View Full Version : If possible, add two more checksums for every ISO



nagual_sorcerer07
15-Sep-2014, 15:02
Hello:
I don't know if it's feasible to post here. I think three checksums for every ISO/Package would be enough. Size Plus checksums enhance data integrity and that make it hard to make meaningful tampering.

I am not sure if I am asking too much. I think it's good for some people.

nagual_sorcerer07
15-Sep-2014, 15:07
Hey, I just saw openSUSE has 3 checksums for a ISO file. Gee...We fall behind.

jmozdzen
15-Sep-2014, 15:10
Hi nagual_sorcerer07,

Hello:
I don't know if it's feasible to post here. I think three checksums for every ISO/Package would be enough. Size Plus checksums enhance data integrity and that make it hard to make meaningful tampering.

I am not sure if I am asking too much. I think it's good for some people.

this is indeed no formal forum for suggestions towards SUSE - on the official page listing the checksums (https://download.suse.com/protected/Summary.jsp?buildid=Nw5At9_UZaA~ , mentioned in the other thread), you'll find a "feedback" link in the page footer, *that's* what will get attention of those in charge of that page.

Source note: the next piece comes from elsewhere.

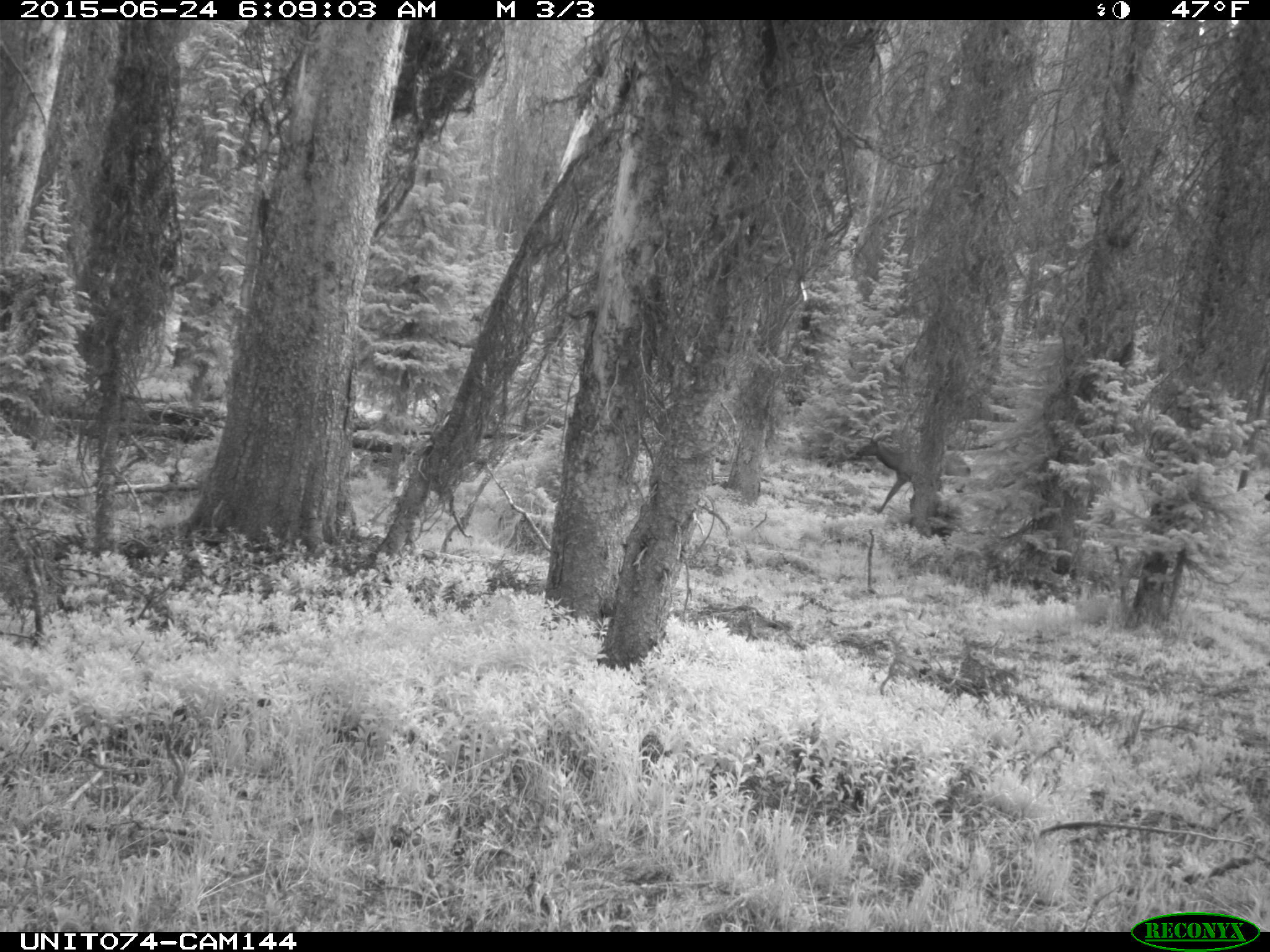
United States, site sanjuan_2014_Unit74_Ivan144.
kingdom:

The checksums listed there are in a format that you can feed to "md5sum -c", in order to have your downloads verified automatically. Of course one could add sha1 or other checksums, too, but I doubt they would really offer enhanced security to the user.

What additional algorithms were you thinking of?

Regards,
Jens

nagual_sorcerer07
15-Sep-2014, 15:28
Hello:
I ever tried Gentoo before. I copy their ideas -- SHA512 HASH, WHIRLPOOL HASH
, and PGP SIGNATURE. But I think maybe sha1, SHA512 HASH, and WHIRLPOOL HASH
should be enough only if there is no MitM.